• ks. Wojciech Grzesiak
    06.09.2009 20:03
    Wydawać by się mogło, że jednak zachodzi niebezpieczeństwo relatywizacji. Kard. Ratzinger był bardzo sceptycznie nastawiony do Asyżu 1986. Swego czasu analizowałem zdjęcia z przebiegu tego spotkania. Poruszyło mnie do głębi kiedy na tabernakulum stał posąg Buddy a katolicy modlili się w tę stronę. To taka ad hoc refleksja.
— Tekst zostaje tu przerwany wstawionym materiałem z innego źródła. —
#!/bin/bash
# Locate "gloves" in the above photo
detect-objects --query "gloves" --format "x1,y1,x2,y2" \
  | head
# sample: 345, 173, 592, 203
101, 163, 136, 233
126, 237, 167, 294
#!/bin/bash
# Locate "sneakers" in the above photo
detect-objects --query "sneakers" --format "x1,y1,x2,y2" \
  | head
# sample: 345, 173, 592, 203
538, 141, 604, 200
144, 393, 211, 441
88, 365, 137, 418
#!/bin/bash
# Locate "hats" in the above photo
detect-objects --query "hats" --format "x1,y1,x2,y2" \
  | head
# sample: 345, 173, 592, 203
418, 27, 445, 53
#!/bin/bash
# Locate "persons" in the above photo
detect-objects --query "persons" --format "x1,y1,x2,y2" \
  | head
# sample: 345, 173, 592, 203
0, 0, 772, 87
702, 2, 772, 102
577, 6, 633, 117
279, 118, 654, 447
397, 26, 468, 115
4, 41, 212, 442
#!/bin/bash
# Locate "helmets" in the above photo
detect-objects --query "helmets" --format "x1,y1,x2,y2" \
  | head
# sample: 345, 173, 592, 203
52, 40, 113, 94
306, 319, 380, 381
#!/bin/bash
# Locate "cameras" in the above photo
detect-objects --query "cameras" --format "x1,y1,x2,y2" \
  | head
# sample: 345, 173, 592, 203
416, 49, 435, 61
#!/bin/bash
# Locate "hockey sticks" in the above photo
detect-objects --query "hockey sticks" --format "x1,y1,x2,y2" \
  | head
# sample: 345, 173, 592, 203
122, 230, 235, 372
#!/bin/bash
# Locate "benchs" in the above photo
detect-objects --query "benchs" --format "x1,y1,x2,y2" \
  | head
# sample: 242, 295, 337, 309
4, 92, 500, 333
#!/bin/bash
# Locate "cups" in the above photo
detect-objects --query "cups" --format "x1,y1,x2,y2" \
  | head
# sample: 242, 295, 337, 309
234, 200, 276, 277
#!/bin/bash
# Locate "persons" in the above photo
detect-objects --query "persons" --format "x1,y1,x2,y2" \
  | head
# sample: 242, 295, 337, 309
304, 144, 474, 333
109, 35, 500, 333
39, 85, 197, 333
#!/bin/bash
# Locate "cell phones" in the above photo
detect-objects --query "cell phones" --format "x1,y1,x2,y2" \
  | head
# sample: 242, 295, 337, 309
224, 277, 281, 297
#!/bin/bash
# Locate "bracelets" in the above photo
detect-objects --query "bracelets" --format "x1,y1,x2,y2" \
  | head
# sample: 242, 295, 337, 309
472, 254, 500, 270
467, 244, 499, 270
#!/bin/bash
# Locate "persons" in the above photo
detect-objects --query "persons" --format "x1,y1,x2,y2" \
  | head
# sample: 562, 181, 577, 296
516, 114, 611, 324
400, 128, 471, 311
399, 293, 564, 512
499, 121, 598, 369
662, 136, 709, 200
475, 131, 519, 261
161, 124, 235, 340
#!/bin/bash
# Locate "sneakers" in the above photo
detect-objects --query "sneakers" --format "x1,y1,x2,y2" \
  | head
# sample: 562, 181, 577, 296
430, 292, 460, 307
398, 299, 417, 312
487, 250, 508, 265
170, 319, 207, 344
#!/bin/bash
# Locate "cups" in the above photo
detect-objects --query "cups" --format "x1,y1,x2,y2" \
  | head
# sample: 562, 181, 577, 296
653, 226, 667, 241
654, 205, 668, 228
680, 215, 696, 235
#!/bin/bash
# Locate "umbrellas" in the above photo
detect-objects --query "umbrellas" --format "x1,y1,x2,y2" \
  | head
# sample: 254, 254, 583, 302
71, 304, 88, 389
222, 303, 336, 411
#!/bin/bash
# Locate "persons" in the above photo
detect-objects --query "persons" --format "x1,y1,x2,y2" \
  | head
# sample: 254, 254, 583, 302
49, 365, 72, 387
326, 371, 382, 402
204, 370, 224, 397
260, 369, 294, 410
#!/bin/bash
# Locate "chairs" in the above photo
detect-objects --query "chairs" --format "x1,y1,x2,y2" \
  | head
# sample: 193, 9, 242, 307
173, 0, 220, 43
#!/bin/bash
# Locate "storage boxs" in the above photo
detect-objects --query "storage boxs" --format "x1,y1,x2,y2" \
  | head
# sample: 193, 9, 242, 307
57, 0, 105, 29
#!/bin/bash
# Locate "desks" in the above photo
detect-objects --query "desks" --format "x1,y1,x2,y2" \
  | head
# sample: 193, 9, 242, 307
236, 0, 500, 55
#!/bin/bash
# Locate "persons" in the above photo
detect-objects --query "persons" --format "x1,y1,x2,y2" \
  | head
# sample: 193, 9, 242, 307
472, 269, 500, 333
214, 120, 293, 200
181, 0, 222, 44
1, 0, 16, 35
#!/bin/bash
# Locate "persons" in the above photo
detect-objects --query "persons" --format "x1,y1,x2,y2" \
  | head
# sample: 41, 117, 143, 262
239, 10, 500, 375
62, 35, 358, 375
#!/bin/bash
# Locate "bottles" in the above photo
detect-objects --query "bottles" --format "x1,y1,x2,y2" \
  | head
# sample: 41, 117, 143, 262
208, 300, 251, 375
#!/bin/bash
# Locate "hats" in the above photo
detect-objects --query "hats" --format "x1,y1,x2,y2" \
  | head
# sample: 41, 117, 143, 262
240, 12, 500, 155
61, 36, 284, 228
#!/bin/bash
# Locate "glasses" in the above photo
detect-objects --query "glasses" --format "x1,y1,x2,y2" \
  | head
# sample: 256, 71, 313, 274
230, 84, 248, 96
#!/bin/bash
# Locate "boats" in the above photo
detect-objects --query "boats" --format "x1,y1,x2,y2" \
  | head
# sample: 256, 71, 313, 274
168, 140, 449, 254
Praktycznie dla ludzi mających luźny kontakt z Kościołem takie spotkania są dowodem ich użytkowej teorii - każdy będzie zbawiony w swojej wierze - co niestety jeszcze bardziej rozmywa ich potrzebę życia z nurtem Kościoła. teologicznie można snuć przeróżne teorie, ale kto odpowie za zamęt w sercach ludzi. Ostatecznie powstaje pytanie i pozostaje bez odpowiedzi - do kogo się modlą? Każdy do swojego Boga (boga). Więc jest Jeden czy wielu. Prorocy Baala zostali pobici - nie było miejsca na wspólne uwielbienie. Dlaczego mówią nam że ostatecznie Bóg objawił się w Piśmie Świętym a jednocześnie przyjmują, że innym mógł się objawić inaczej? To są pytania z frontu duszpasterskiego. W obliczu takich spotkań trudno na nie odpowiadać.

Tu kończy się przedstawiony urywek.